Understandably, the role can have a considerable impact on being a parent and family member, with exposure to the horrors of child abuse pushing parents towards protective practices to safeguard their offspring from exploitative situations.

Managing stress

Instead of, or as well as, professional psychological support, familial support was considered a crucial yet unrecognised means of help for online investigators and a substantial buffer for psychological distress.

Likewise, peer support emerged as fundamental to the psychological wellbeing of officers; their colleagues perhaps being alone in understanding the full implications of their role:
“I’ve been with my … my [partner] for 16 years and [they are] a … a tremendously supportive part of my life, [they are] probably my … my principle support mechanism.”

The benefits of exercise were highlighted – some using it as a buffer to separate work and home life, others using the physical activity as a stress release:
“When I’m doing a workout, [I] kind of refocus myself, get my own identity back, before I go home.”
“… to relieve myself from […] work burdens […] I go out hillwalking and cycling all the time, just because I enjoy it, but I do find that the isolation of those pastimes is very, erm, very therapeutic.”

Officers also reported using alcohol to suppress psychological distress.

In the workplace, police officers used dark ‘gallows’ humour as a way to cope.

Some also try to minimise and detach from what they are viewing and hearing:
“So it’s just little kids, fine, whatever, err, I just tend to say it’s little kids, whatever, not … there’s nothing … to me, I just forget about it, it’s not sexual, it’s just little kids, fine, whatever.”
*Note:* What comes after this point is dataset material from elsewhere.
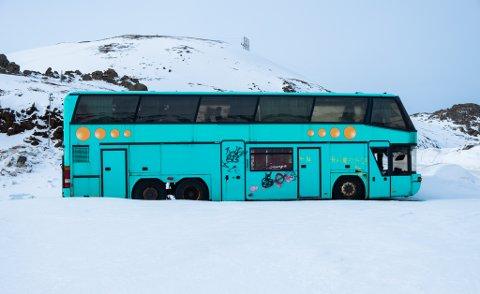TYDELIG: Bussen har verken skilt eller navn som tilsier hvem som eier eller har eid, men den er ikke vanskelig å se på den store parkeringsplassen i Storbukt.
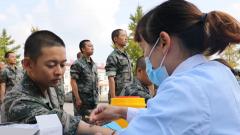 """军队医疗专家组深入基层新训部队开展""""三巡""""工作"""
Cognitive avoidance was used as a deliberate strategy to avoid distressing thoughts; however, these would present as intrusive thoughts and images reflective of the content observed at work.

There was also evidence of dissociation or detachment, which is a natural consequence of trauma and an attempt to cope with overwhelming emotions and stimuli.

Some individuals described the consequences of chronic stress when they had rest days, becoming physically ill.

For some in this study, it was not a matter of if but when they would reach breaking point.

Five out of six of those interviewed saw their role as requiring a time limit due to the stress that accompanied it:
“It’s something … I can do for the time being and then I’ll have to … I’ll have to change jobs; it will come to a point where I’ll have another one of these and I think I’ll be incapacitated again.”

Conclusions

The research highlights the risk to ICAT investigators of developing moral injury and the potential for recurrent and complex psychological conditions such as PTSD, complex PTSD, and complex trauma. The research also outlines the need for more nuanced and sophisticated practice development where education and training should serve to raise awareness of these risks and ensure effective support mechanisms are in place.